July 26: #2 NEW YORK BUZZ 25, #3 New York Sportimes 17 (overtime)
- Mixed doubles: Yaroslava Shvedova and Nathan Healey (Buzz) def. Hana Šromová and John McEnroe (Sportimes), 5–3
- Women's singles: Yaroslava Shvedova (Buzz) def. Ashley Harkleroad (Sportimes), 5–2
- Men's singles: Nathan Healey (Buzz) def. Jesse Witten (Sportimes), 5–2
- Women's doubles: Gabriela Navrátilová and Yaroslava Shvedova (Buzz) def. Ashley Harkleroad and Hana Šromová (Sportimes), 5–4
- Men's doubles: John McEnroe and Jesse Witten (Sportimes) def. Patrick Briaud and Nathan Healey (Buzz), 5–4
- Overtime – Men's doubles: Patrick Briaud and Nathan Healey (Buzz) tied John McEnroe and Jesse Witten (Sportimes), 1–1

===WTT Final===
July 27: #2 New York Buzz 21, #1 KANSAS CITY EXPLORERS 18
- Men's singles: Nathan Healey (Buzz) def. Dušan Vemić (Explorers), 5–3
- Women's singles: Yaroslava Shvedova (Buzz) def. Květa Peschke (Explorers), 5–3
- Mixed doubles: Rennae Stubbs and Dušan Vemić (Explorers) def. Yaroslava Shvedova and Nathan Healey (Buzz), 5–3
- Women's doubles: Květa Peschke and Rennae Stubbs (Explorers) def.
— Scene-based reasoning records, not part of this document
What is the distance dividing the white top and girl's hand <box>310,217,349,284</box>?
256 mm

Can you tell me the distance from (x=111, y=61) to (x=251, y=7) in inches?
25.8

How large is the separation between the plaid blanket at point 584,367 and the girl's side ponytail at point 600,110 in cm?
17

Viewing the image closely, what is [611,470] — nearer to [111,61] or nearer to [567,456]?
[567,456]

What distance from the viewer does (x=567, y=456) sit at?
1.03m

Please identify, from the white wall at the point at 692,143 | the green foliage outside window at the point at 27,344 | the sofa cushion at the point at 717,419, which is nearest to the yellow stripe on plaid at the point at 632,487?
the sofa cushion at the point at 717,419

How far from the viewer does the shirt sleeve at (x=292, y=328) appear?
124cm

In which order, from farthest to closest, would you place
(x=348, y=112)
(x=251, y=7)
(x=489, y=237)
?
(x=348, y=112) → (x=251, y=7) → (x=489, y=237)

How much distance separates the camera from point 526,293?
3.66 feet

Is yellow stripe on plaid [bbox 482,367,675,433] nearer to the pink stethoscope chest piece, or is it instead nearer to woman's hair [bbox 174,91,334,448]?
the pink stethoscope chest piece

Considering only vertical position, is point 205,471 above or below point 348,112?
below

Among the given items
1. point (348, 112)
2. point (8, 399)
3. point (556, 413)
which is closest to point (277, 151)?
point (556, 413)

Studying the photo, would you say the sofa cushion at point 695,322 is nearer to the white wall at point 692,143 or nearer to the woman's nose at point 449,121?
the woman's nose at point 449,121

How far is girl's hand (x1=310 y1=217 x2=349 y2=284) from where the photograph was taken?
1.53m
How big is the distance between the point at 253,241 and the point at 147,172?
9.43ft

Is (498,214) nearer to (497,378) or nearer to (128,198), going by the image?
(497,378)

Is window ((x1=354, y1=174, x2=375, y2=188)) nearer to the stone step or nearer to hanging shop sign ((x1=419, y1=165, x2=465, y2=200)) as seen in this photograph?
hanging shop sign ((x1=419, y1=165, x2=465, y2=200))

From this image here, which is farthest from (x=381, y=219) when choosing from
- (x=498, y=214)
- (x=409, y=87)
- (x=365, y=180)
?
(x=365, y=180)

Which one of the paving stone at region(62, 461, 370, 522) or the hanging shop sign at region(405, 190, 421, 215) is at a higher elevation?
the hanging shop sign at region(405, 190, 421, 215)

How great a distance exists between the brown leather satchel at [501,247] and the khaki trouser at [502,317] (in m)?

Gabriela Navrátilová and Yaroslava Shvedova (Buzz), 5–3
- Men's doubles: Patrick Briaud and Nathan Healey (Buzz) def. James Auckland and Dušan Vemić (Explorers), 5–2

==Individual honors==
Reference:

| Award | Recipient | Team |
|---|---|---|
| Female Most Valuable Player | Rennae Stubbs | Kansas City Explorers |
| Male Most Valuable Player | Ramón Delgado | Newport Beach Breakers |
| Female Rookie of the Year | Yaroslava Shvedova | New York Buzz |
| Male Rookie of the Year | Travis Parrott | Philadelphia Freedoms |
| Coach of the Year | Brent Haygarth | Kansas City Explorers |
| WTT Championship Most Valuable Player | Rennae Stubbs | Kansas City Explorers |

==Television==
There were seven WTT regular-season matches telecast nationally on the Tennis Channel. These matches all featured marquee players and were recorded and premiered between two and eight days after they were played. The WTT Final was telecast live on Versus. It was the first live telecast of the WTT Final since 2004. Select matches shown on the Tennis Channel were also rebroadcast by regional sports networks.